**What needs to be done**
Put each line of the listing below into a JSON list of strings, one string per line and omitting blank lines, starting with the line that contains "Does the placement" and continuing through the end of the listing.

(Listing of scene-based questions)
>>>

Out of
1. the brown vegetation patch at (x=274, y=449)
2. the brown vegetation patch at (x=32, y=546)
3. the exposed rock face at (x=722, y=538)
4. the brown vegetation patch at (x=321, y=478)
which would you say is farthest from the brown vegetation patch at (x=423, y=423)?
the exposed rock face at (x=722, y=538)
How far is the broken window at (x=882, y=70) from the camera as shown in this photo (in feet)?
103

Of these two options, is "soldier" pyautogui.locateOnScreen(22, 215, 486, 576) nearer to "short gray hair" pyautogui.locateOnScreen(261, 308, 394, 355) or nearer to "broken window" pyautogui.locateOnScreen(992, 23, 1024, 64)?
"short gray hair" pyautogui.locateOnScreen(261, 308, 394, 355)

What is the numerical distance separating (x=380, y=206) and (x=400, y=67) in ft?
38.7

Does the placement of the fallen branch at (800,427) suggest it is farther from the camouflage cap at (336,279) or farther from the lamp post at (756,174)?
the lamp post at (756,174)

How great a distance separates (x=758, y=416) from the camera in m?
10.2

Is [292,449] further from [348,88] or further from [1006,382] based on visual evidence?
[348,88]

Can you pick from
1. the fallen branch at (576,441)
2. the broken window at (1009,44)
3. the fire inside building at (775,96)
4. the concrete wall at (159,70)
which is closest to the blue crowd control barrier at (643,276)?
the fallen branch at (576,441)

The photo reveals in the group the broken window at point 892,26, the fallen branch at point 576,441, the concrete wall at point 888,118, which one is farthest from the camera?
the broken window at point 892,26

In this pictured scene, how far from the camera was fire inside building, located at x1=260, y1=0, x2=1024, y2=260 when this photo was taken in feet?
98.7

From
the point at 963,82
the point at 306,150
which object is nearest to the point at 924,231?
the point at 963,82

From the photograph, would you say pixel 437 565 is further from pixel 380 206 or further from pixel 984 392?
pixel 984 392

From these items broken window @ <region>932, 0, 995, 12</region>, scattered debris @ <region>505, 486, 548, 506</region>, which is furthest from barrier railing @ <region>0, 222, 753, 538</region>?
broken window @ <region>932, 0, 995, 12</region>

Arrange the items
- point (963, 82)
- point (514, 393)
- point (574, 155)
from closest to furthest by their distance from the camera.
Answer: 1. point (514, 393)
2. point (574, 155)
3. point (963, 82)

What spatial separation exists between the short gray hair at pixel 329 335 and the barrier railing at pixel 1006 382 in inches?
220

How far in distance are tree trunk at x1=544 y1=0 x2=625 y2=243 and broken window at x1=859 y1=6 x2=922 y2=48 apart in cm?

<<<

**Problem solution**
[
  "Does the placement of the fallen branch at (800,427) suggest it is farther from the camouflage cap at (336,279) or farther from the lamp post at (756,174)?",
  "the lamp post at (756,174)",
  "How great a distance separates (x=758, y=416) from the camera in m?",
  "10.2",
  "Is [292,449] further from [348,88] or further from [1006,382] based on visual evidence?",
  "[348,88]",
  "Can you pick from",
  "1. the fallen branch at (576,441)",
  "2. the broken window at (1009,44)",
  "3. the fire inside building at (775,96)",
  "4. the concrete wall at (159,70)",
  "which is closest to the blue crowd control barrier at (643,276)?",
  "the fallen branch at (576,441)",
  "The photo reveals in the group the broken window at point 892,26, the fallen branch at point 576,441, the concrete wall at point 888,118, which one is farthest from the camera?",
  "the broken window at point 892,26",
  "In this pictured scene, how far from the camera was fire inside building, located at x1=260, y1=0, x2=1024, y2=260 when this photo was taken in feet?",
  "98.7",
  "From",
  "the point at 963,82",
  "the point at 306,150",
  "which object is nearest to the point at 924,231?",
  "the point at 963,82",
  "From the photograph, would you say pixel 437 565 is further from pixel 380 206 or further from pixel 984 392?",
  "pixel 984 392",
  "From these items broken window @ <region>932, 0, 995, 12</region>, scattered debris @ <region>505, 486, 548, 506</region>, which is furthest from barrier railing @ <region>0, 222, 753, 538</region>?",
  "broken window @ <region>932, 0, 995, 12</region>",
  "Arrange the items",
  "- point (963, 82)",
  "- point (514, 393)",
  "- point (574, 155)",
  "from closest to furthest by their distance from the camera.",
  "Answer: 1. point (514, 393)",
  "2. point (574, 155)",
  "3. point (963, 82)",
  "What spatial separation exists between the short gray hair at pixel 329 335 and the barrier railing at pixel 1006 382 in inches?",
  "220",
  "How far in distance are tree trunk at x1=544 y1=0 x2=625 y2=243 and broken window at x1=859 y1=6 x2=922 y2=48 apart in cm?"
]